DI MARIA PIA PIZZOLANTE
Maria Pia Pizzolante
Bulli e bulle. Questa sta diventando la cifra della politica e della società. Vincente é il bullo o la bulla che bullizza a più non posso, gli avversari, gli amici, ma persino gli elettori. Quelli per intenderci a cui non sei legato da un legame parentale, ma che conquisti, solo bullizzandoli. E’ un bullo il presidente del Consiglio e la ministra Boschi, ma non solo loro, nel PD sembra in effetti la chiave per ottenere spazi in TV come nei ruoli dirigenziali del partito.
Bulla è la Raggi, in corsa per diventare la sindaca di Roma che sembra aver confuso con il ruolo di una regina legibus solutus, quando è chiaro a tutti che così non sarà, più che per le leggi esterne per quelle interne al suo movimento.
Bulli sono i leader tutti, anche quelli che perdono, e che più che accettare i risultati e fare mea culpa, bullizzano persino i “compagni”. Avrei preferito che dal bulli e pupe si passassasse a bulle e pupi, ma bulli e bulle proprio no.
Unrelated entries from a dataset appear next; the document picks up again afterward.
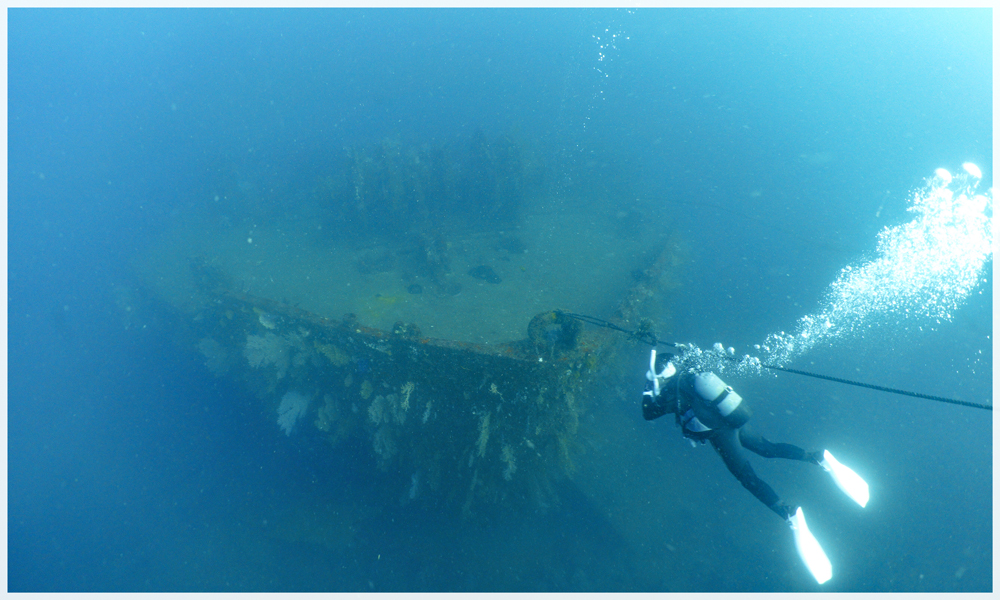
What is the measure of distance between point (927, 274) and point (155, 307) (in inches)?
762

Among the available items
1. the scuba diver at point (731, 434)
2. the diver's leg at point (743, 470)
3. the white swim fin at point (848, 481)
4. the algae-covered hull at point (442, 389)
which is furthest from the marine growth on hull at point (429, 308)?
the white swim fin at point (848, 481)

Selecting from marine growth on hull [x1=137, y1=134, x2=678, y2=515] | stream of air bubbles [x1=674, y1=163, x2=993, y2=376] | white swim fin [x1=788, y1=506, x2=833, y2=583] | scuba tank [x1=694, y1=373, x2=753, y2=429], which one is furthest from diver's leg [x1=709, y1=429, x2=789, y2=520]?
marine growth on hull [x1=137, y1=134, x2=678, y2=515]

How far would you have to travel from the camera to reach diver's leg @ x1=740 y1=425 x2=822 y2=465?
4.43 metres

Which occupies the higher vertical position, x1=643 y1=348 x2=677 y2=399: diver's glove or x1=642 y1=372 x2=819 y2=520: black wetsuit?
x1=643 y1=348 x2=677 y2=399: diver's glove

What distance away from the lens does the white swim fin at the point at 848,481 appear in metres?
4.34

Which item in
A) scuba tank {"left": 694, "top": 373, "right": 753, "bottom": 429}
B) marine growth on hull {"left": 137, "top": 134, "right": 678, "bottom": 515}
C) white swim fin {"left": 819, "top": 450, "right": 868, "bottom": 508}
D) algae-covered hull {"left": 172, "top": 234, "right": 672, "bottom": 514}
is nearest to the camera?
scuba tank {"left": 694, "top": 373, "right": 753, "bottom": 429}

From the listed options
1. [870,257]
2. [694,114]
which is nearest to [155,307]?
[870,257]

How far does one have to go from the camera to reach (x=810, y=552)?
14.0 feet

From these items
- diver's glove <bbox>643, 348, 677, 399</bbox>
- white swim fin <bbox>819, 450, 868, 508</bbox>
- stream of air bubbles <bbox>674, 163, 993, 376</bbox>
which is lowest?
white swim fin <bbox>819, 450, 868, 508</bbox>

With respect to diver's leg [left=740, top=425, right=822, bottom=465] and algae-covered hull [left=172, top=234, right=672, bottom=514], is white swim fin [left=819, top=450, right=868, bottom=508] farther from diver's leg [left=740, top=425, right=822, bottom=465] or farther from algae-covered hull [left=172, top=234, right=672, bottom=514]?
algae-covered hull [left=172, top=234, right=672, bottom=514]

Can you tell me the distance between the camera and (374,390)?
19.8ft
Sono solo la manifestazione di una società di frustrati. Smettiamola di imitarli.
Ci sono altre strade, si può essere persone e umani, profondamente umani, con tutte quelle debolezze manifeste che non si nascondono dietro quelle degli altri, ma che, come scrive oggi qualcuno, rendono credibili e affascinanti, più dei bulli, ve lo assicuro.